Nicht über die Realität
Während eine wachsende Zahl von Afrikanern in China — dem größten Handelspartner des afrikanischen Kontinents — arbeitet und studiert, ist die Vorstellung, dass schwarze Menschen die bevölkerungsreichste Nation der Welt „übernehmen“, natürlich Unsinn. Schätzungen für die Zahl der Afrikaner südlich der Sahara in Guangzhou (auf Chinesisch „Schokoladenstadt“ genannt) reichen von 150.000 Langzeitbewohnern nach Regierungsstatistiken von 2014 bis zu 300.000 – Zahlen, die durch die Zahl der Afrikaner, die in das Land ein- und ausreisen, kompliziert werden sowie diejenigen, die ihre Visa überschreiten.Viele von ihnen arbeiten mit chinesischen Firmen zusammen, um Fabriken, Lagerhäuser und Exportgeschäfte zu betreiben. Andere verlassen China und sagen ihren Landsleuten, dass sie wegen finanzieller Herausforderungen und Rassismus nicht gehen sollen.“Guangdong ist dazu gekommen, sich vorzustellen, diese Rassenkrise einer Art „schwarzer Invasion“ zu verkörpern“, sagte Kevin Carrico, Dozent an der Macquarie University in Australien, der Rasse und Nationalismus in China studiert. „Aber hier geht es nicht um tatsächlich existierende Realitäten.“ Er fuhr fort:
„Es ist nicht so sehr, dass sie schwarze Bewohner nicht mögen, als dass sie nicht mögen, was sie sich über schwarze Bewohner vorstellen. Die Arten von Diskursen, die Sie auf Social—Media-Sites sehen, wiederholen sich ziemlich – schwarze Männer vergewaltigen chinesische Frauen, schwarze Männer, die einvernehmlichen Sex mit chinesischen Frauen haben und sie dann verlassen, Schwarze als Drogenkonsumenten und Diebe, die chinesische Viertel zerstören. Die Menschen leben in einer Gesellschaft, die sich rasant verändert. ‚The Blacks‘ ist zu einem Projektionspunkt für all diese Ängste in der Gesellschaft geworden.“
Im vergangenen Jahr gab es unter den in China lebenden Schwarzen eine hitzige Debatte darüber, was die Einheimischen von ihnen halten. In Interviews mit Quartz bezeichneten schwarze Einwohner Online-Kommentare und rassistische Anzeigen als extremere Beispiele, sagten jedoch, sie seien symptomatisch für breitere zugrunde liegende Einstellungen.

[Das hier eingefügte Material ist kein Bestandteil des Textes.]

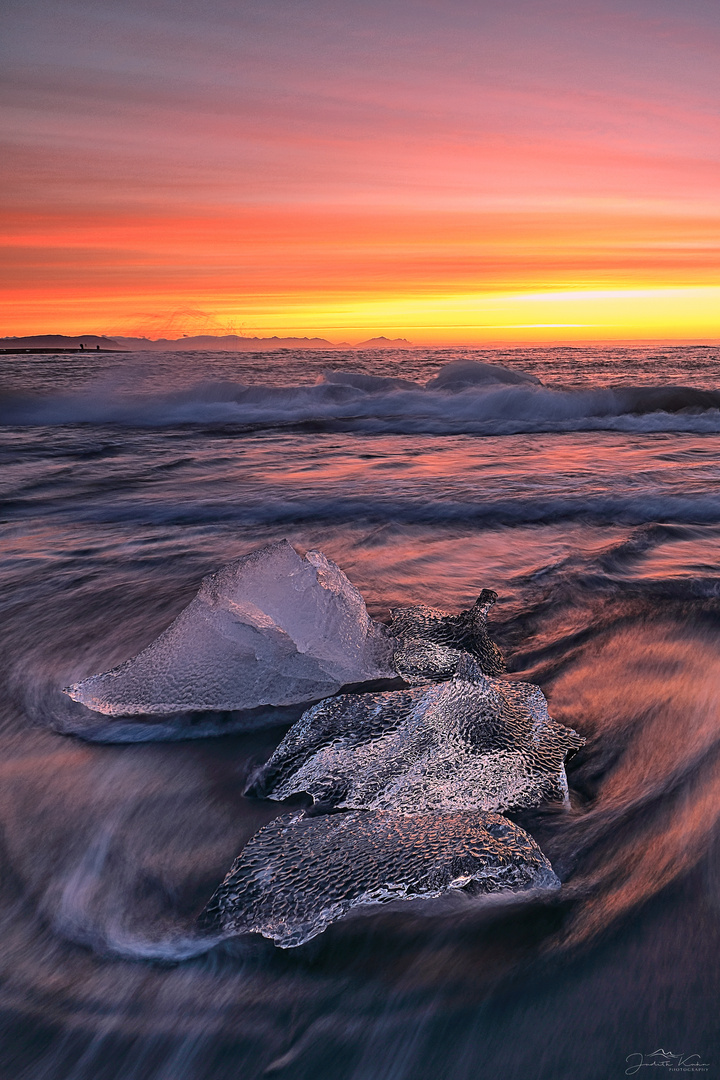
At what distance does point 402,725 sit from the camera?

Madeleine Thiam und Christelle Mbaya, senegalesische Journalisten in Peking, sagten, sie seien traurig, aber nicht schockiert, wenn sie in China diskriminiert würden.
„Manchmal kneifen sich die Leute die Nase, wenn ich vorbeigehe, als ob sie denken, ich rieche. In der U-Bahn lassen die Leute oft leere Plätze neben mir oder wechseln die Plätze, wenn ich mich hinsetze „, sagte Thiam. „Frauen sind gekommen, um meine Haut zu reiben und zu fragen, ob es“Schmutz“ist und ob ich geduscht habe.“
Doch bei einer kürzlichen Kaffeepause bewunderten die meisten Passanten die modischen Frauen höflich, als würden sie einen Laufsteg hinuntergehen.Ein Chinese, der Thiam in ihrer lila Spitzenbluse und einem gelben Kleid, das sich um ihre Hüften ausbreitete, anstarrte, stieß ein bewunderndes „Wow“ aus, als sich die Aufzugstüren zu einem Café im dritten Stock öffneten. Die Server begrüßten ihre Stammgäste mit einem warmen Lächeln und fragten sie auf Englisch: „Wie geht es dir?“
Rassismus oder Ignoranz?
Solche Erfahrungen sprechen für die Dualität des Lebens für schwarze Menschen in China. Sie können Sportler, Unternehmer, Händler, Designer oder Doktoranden sein. Einige sind mit Einheimischen verheiratet und sprechen fließend Chinesisch. Doch trotz positiver Erfahrungen und wirtschaftlicher Chancen fragen sich viele, warum sie an einem Ort leben, an dem sie sich oft nicht willkommen fühlen.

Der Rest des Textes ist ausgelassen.